## Objective
Copy out the entries below, switching "wooden chair" to "oak chair" and keeping everything else the same. Leave the pictures out.

## Extracted entries
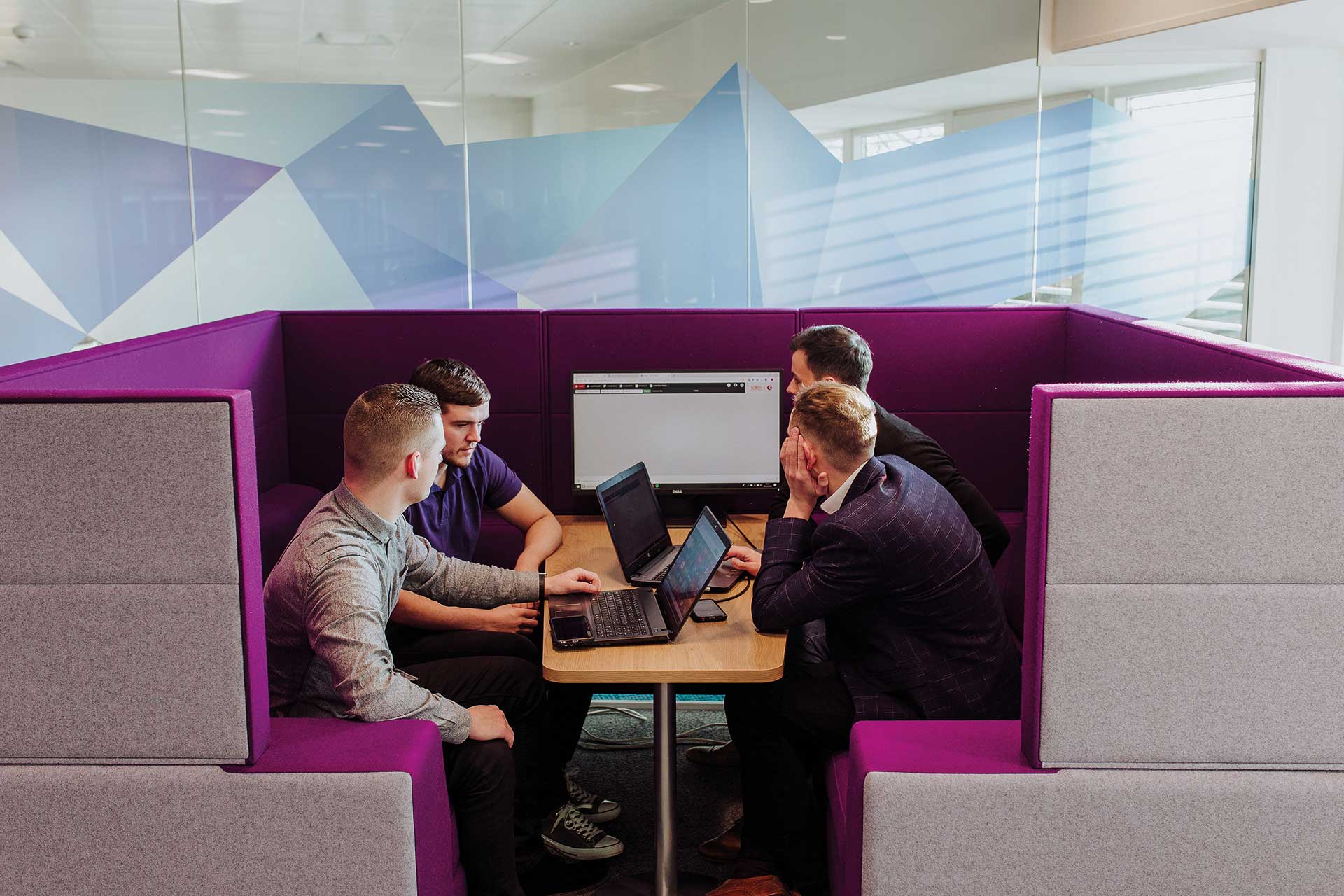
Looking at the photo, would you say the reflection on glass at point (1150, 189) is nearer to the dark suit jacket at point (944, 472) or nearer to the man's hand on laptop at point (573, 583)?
the dark suit jacket at point (944, 472)

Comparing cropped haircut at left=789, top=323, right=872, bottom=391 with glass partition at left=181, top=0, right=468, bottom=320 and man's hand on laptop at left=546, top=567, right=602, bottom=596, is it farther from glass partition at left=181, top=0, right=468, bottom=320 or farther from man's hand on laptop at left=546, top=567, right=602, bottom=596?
glass partition at left=181, top=0, right=468, bottom=320

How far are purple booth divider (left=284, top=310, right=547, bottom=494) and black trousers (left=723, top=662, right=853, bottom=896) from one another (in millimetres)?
1501

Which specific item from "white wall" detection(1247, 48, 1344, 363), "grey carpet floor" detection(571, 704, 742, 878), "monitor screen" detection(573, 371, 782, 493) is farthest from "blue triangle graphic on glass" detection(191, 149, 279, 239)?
"white wall" detection(1247, 48, 1344, 363)

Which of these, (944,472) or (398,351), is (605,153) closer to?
(398,351)

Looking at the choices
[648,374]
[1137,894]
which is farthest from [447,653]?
[1137,894]

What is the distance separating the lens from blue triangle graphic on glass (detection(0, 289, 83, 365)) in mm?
4625

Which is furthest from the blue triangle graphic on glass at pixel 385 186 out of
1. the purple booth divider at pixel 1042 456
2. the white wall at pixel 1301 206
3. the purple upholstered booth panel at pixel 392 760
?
the purple booth divider at pixel 1042 456

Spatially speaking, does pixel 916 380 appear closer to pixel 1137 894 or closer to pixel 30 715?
pixel 1137 894

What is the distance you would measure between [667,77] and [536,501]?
7.69ft

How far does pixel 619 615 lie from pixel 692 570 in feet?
0.60

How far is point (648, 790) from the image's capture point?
3119 millimetres

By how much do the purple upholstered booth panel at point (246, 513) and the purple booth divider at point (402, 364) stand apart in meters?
1.90

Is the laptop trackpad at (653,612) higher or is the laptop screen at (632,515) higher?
the laptop screen at (632,515)

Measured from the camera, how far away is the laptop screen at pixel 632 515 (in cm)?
279
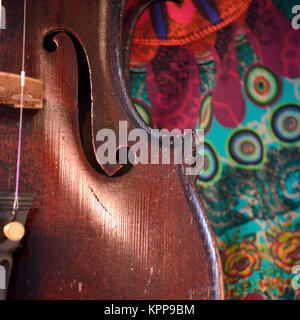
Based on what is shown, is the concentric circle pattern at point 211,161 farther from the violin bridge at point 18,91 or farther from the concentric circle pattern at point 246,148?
the violin bridge at point 18,91

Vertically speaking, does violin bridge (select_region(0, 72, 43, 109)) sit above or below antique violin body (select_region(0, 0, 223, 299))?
above

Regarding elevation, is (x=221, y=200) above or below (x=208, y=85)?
below

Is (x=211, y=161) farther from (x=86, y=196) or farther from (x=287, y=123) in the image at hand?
(x=86, y=196)

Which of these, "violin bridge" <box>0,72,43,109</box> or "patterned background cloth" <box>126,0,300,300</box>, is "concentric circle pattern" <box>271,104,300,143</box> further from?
"violin bridge" <box>0,72,43,109</box>

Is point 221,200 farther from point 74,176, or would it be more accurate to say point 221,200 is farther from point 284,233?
point 74,176

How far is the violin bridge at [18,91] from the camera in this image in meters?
0.69

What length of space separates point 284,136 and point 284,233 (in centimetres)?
24

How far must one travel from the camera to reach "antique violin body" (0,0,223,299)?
69cm

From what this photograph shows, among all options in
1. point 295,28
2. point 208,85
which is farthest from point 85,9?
point 295,28

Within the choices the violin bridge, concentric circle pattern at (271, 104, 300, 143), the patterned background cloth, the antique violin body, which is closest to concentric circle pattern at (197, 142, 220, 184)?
the patterned background cloth

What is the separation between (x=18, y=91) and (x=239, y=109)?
2.00ft

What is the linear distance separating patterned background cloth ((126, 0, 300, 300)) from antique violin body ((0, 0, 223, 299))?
402mm

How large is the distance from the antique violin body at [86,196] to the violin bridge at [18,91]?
0.01 metres

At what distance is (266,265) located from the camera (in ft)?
3.57
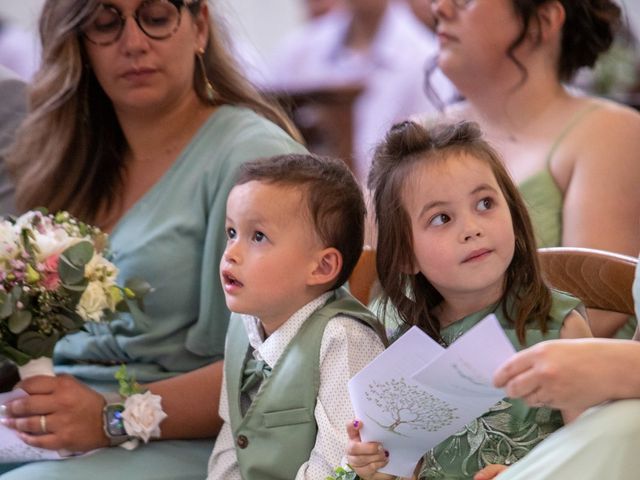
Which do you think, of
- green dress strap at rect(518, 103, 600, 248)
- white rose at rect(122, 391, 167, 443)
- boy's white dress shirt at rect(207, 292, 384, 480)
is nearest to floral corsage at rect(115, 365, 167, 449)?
white rose at rect(122, 391, 167, 443)

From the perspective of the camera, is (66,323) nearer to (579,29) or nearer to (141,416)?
(141,416)

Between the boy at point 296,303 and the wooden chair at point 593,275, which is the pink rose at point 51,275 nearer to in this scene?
the boy at point 296,303

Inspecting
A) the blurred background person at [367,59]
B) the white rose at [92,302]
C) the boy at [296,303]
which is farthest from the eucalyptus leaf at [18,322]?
the blurred background person at [367,59]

## Correct output
Looking at the photo, would you say the reflection on glass at point (1150, 189) is nearer to the dark suit jacket at point (944, 472) or nearer to the man's hand on laptop at point (573, 583)?
the dark suit jacket at point (944, 472)

Comparing cropped haircut at left=789, top=323, right=872, bottom=391 with glass partition at left=181, top=0, right=468, bottom=320 and man's hand on laptop at left=546, top=567, right=602, bottom=596, is it farther from glass partition at left=181, top=0, right=468, bottom=320 or farther from man's hand on laptop at left=546, top=567, right=602, bottom=596?
glass partition at left=181, top=0, right=468, bottom=320

How far are purple booth divider (left=284, top=310, right=547, bottom=494) and black trousers (left=723, top=662, right=853, bottom=896) from one another (in millimetres)?
1501

Which specific item from "white wall" detection(1247, 48, 1344, 363), "grey carpet floor" detection(571, 704, 742, 878), "monitor screen" detection(573, 371, 782, 493) is farthest from "blue triangle graphic on glass" detection(191, 149, 279, 239)?
"white wall" detection(1247, 48, 1344, 363)

Which of these, (944,472) or (398,351), is (605,153) closer to?
(398,351)

Looking at the choices
[648,374]
[1137,894]
which is farthest from [447,653]?
[1137,894]

What is the distance separating the lens from blue triangle graphic on glass (detection(0, 289, 83, 365)) in mm?
4625

Which is furthest from the blue triangle graphic on glass at pixel 385 186 out of
1. the purple booth divider at pixel 1042 456
2. the white wall at pixel 1301 206
3. the purple upholstered booth panel at pixel 392 760
?
the purple booth divider at pixel 1042 456

Spatially speaking, does pixel 916 380 appear closer to pixel 1137 894 or closer to pixel 30 715?
pixel 1137 894

What is the distance you would measure between [667,77] and [536,501]?
7.69ft

How far does pixel 619 615 lie from pixel 692 570 in feet?
0.60

How far is point (648, 790) from the image's capture point?
3119 millimetres

By how much do the purple upholstered booth panel at point (246, 513) and the purple booth divider at point (402, 364) stand apart in meters?
1.90

Is the laptop trackpad at (653,612) higher or is the laptop screen at (632,515) higher?
the laptop screen at (632,515)

Measured from the camera, how far away is the laptop screen at pixel 632 515 (in cm)?
279
Based on what is shown, is the concentric circle pattern at point 211,161 farther from the violin bridge at point 18,91 or farther from the concentric circle pattern at point 246,148?
the violin bridge at point 18,91

Vertically speaking, does violin bridge (select_region(0, 72, 43, 109)) sit above or below antique violin body (select_region(0, 0, 223, 299))?
above

Regarding elevation, is (x=221, y=200) above or below (x=208, y=85)?
below

Is (x=211, y=161) farther from (x=86, y=196) or farther from (x=287, y=123) in the image at hand?
(x=86, y=196)

Which of these, "violin bridge" <box>0,72,43,109</box> or "patterned background cloth" <box>126,0,300,300</box>, is "concentric circle pattern" <box>271,104,300,143</box> further from?
"violin bridge" <box>0,72,43,109</box>

Is point 221,200 farther from point 74,176, or would it be more accurate to say point 221,200 is farther from point 284,233?
point 74,176

How far is the violin bridge at [18,91] from the camera in this image in meters?
0.69

What length of space separates point 284,136 and point 284,233 (in centimetres)?
24

How far must one travel from the camera to reach "antique violin body" (0,0,223,299)?
69cm

From what this photograph shows, among all options in
1. point 295,28
2. point 208,85
which is farthest from point 85,9?
point 295,28

Within the choices the violin bridge, concentric circle pattern at (271, 104, 300, 143), the patterned background cloth, the antique violin body, which is closest to concentric circle pattern at (197, 142, 220, 184)?
the patterned background cloth

What is the separation between (x=18, y=91) and (x=239, y=109)?
2.00ft

What is the linear distance separating patterned background cloth ((126, 0, 300, 300)) from antique violin body ((0, 0, 223, 299))?
402mm

How large is the distance from the antique violin body at [86,196] to the violin bridge at [18,91]?
0.01 metres

At what distance is (266,265) located from the camera (in ft)?
3.57
Which do you think, of
- green dress strap at rect(518, 103, 600, 248)
- white rose at rect(122, 391, 167, 443)
- boy's white dress shirt at rect(207, 292, 384, 480)
is nearest to floral corsage at rect(115, 365, 167, 449)?
white rose at rect(122, 391, 167, 443)

From the perspective of the camera, is (66,323) nearer to (579,29) or nearer to (141,416)?
(141,416)

Between the boy at point 296,303 and the oak chair at point 593,275, which is the pink rose at point 51,275 nearer to in this scene?
the boy at point 296,303

Inspecting
A) the blurred background person at [367,59]
B) the white rose at [92,302]
C) the boy at [296,303]
which is farthest from the eucalyptus leaf at [18,322]?
the blurred background person at [367,59]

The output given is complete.